Consider an orders collection without any indexes. If we wanna find a document that contains a specific order ID, MongoDB has to search every document in the collection to find it. This is known as a collection scan. Why is this a problem?
Well, searching every document in a collection is time consuming.
Performing a collection scan will slow down read operations and negatively impact performance.
If we add an index on the order ID field, we can use the index to efficiently retrieve the documents we need instead of scanning the entire collection.
Let's take a look at how indexes do this. When a b+ tree is used to build an index, it consists of internal nodes that contain keys that help the database quickly traverse the index and leaf nodes that are the endpoint of the structure.
When an index is selected for a query, the database traverses the index starting at the root of the tree, then follows the pointers in the internal nodes down to the leaf nodes. The leaf nodes of the b+ tree contain keys that represent the index field value and record IDs for the actual document or documents that contain that value.
You can think of this record ID as a shortcut to where the document is stored. Once you find the leaf node, you can access the document.
In this example, the leaf node will include the value '3' and record ID that points to the corresponding document.
So instead of reading all of the documents in the collection to find a document with order ID 3, the index points the query towards the one document it is searching for.
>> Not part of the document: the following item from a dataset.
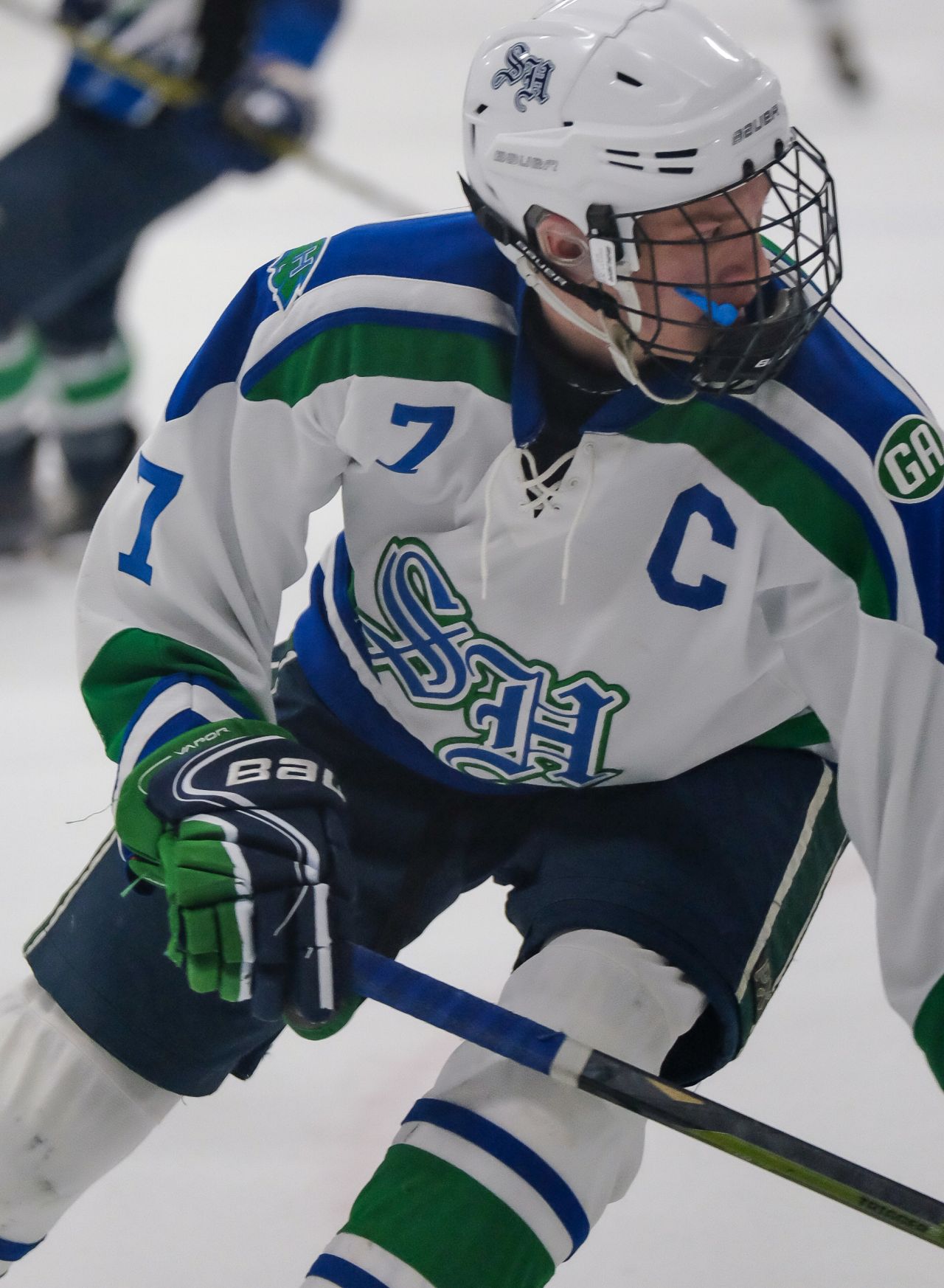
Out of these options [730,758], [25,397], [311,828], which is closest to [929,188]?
[25,397]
This is an example of a simple equality match, but indexes can help optimize range and sort operations too. Say we're querying for order IDs that are less than 4. The index allows us to quickly collect record IDs from leaf nodes starting from 1 until we reach the value of 4.
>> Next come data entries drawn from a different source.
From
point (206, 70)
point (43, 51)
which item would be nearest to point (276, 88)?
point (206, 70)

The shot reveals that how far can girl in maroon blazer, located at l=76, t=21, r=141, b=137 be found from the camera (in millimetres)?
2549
Additionally, the record IDs will be sorted, in this case, in ascending order.
Or say we have a query that sorts all order IDs in ascending order.
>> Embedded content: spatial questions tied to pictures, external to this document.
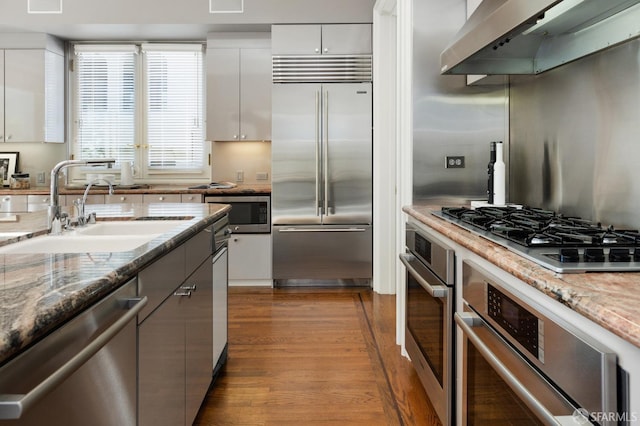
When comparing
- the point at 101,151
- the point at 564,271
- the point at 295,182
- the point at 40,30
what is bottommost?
the point at 564,271

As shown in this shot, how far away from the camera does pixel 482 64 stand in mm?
2383

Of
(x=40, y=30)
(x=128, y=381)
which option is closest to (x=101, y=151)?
(x=40, y=30)

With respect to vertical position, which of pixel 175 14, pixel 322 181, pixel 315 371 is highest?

Without an index, this sort would happen in memory.
With an index on the order ID field, data is stored in order. So MongoDB can retrieve the documents by scanning the index either in forward or reverse order, supporting both ascending or descending sort requests. Speaking of memory, in addition to being much faster, indexes can also help with resource usage.
Memory is a precious resource, so we want use it as efficiently as possible.
When MongoDB performs a collection scan, every document from the orders collection is pulled into memory.
As the collection grows, this negatively impacts system performance.
With an index, we only need to pull the relevant section of the index and the document that matches our query into memory. That's a much more efficient use of our resources.
The example that we've been following so far is of a single field index on the order ID field. But MongoDB offers other index types and properties to support different types of data and queries.
The most common indexes are single field indexes, which index on values for one field, and compound indexes, which index on two or more fields.
Other types of indexes include multi key indexes, geospatial indexes, text indexes, hashed indexes, and wildcard indexes.
MongoDB also provides other index types that can be created by adjusting the options for an index. For example, a partial index only includes documents from a collection that meet a specific filter criteria.
And we can set that criteria by adding a partial filter expression when we create the index.
Check out the MongoDB documentation for more information on each type of index.
But how do we create an index?
The Atlas Data Explorer, Atlas CLI, MongoDB Shell, and the MongoDB drivers all use the create index command when building an index. But before you start creating indexes for all of your queries, it's important to be aware of the associated cost.
First, while indexes improve the performance of read operations, they come at the cost of write operations.
Whenever a document is inserted, updated, or deleted, the database must atomically update corresponding index entries, adding time to write operations.
Indexes also consume additional disk space and memory, which can be considerable depending on the number and sizes of indexes.
To mitigate these costs, we can use the following framework to manage the life cycle of our indexes, identify queries for key workloads that can benefit from an index, create the minimum number of indexes that support those workloads, and monitor and maintain indexes.
We'll show you how to apply this framework along with best practices by walking you through a real world scenario involving a messaging application used by a bank to send secure messages to customers.
For now, let's quickly recap what we covered in this lesson.
Indexes are special data structures that store a small portion of a collection's data in ordered format that is optimized for fast search.
Indexes are crucial for optimizing query performance in MongoDB because they allow the database to quickly locate and retrieve documents, eliminating the need to scan entire collections.
While indexes enhance read performance significantly, they also introduce overhead for write operations and can consume additional resources.
To manage indexes effectively, identify key workloads that can benefit from indexing, create only necessary indexes to support these workloads, and regularly monitor and adjust the indexing strategy to align with your needs.